Exercise aim: Copy the data from the line containing "Which sits at" through the line containing "33.4 metres", with both of those lines included and the requests left unchanged. In the answers only, multiply every number (coordinates and distances) by 0.75 and round each result to the same number of decimal places it originally had, with halves rounded up.

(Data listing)

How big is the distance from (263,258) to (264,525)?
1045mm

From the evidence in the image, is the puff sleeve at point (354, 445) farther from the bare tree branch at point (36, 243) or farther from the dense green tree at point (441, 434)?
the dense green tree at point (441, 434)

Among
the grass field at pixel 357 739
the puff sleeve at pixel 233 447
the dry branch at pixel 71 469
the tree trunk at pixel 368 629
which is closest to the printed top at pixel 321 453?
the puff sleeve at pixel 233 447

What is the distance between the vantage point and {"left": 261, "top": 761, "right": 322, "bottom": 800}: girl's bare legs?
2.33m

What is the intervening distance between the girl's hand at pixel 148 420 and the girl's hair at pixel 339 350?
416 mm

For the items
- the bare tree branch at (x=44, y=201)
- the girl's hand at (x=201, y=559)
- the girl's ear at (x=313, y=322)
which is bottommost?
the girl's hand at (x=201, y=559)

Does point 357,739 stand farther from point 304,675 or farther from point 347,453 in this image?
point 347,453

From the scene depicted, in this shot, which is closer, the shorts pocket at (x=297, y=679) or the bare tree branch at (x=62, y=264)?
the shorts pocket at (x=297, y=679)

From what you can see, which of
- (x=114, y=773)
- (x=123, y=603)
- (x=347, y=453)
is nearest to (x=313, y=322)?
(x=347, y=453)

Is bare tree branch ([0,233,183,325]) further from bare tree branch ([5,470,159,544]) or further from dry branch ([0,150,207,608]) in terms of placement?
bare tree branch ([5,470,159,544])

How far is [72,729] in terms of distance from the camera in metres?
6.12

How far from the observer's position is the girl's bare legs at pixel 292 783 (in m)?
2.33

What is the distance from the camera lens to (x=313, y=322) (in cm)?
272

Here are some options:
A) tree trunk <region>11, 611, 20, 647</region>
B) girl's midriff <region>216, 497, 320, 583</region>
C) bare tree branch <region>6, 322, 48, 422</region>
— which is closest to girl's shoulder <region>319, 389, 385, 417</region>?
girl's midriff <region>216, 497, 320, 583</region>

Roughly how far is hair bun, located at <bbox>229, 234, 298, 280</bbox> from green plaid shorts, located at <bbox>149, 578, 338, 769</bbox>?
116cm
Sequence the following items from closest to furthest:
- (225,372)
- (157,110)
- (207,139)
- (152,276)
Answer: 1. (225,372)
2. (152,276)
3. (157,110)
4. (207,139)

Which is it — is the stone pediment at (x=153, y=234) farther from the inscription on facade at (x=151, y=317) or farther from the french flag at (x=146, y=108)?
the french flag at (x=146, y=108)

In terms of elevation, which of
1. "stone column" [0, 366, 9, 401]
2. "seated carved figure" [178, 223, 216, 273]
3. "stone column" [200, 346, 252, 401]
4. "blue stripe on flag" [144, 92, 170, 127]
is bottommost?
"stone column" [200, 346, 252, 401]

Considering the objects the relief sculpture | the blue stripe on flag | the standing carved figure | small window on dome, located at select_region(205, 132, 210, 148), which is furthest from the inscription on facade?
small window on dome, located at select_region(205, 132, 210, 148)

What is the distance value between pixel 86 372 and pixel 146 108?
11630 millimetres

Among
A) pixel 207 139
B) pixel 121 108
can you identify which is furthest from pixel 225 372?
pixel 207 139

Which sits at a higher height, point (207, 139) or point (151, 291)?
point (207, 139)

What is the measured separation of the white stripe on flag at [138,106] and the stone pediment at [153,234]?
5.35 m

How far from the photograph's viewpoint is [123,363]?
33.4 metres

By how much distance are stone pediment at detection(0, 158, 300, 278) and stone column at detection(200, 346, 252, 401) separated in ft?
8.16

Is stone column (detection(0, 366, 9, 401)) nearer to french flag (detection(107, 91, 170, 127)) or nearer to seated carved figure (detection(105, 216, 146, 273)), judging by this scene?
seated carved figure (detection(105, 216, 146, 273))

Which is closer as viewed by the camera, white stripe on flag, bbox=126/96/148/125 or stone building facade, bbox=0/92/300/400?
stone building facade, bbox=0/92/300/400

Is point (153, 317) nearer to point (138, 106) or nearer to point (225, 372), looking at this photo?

Worked answer:
Which sits at a higher height, point (207, 139) or point (151, 291)?
point (155, 104)

What is the measured separation of the white stripe on flag at [138,106] and the stone pediment at [153,234]?
4.01 m

How far from the photograph's viewpoint is [123,363]?
25.1 metres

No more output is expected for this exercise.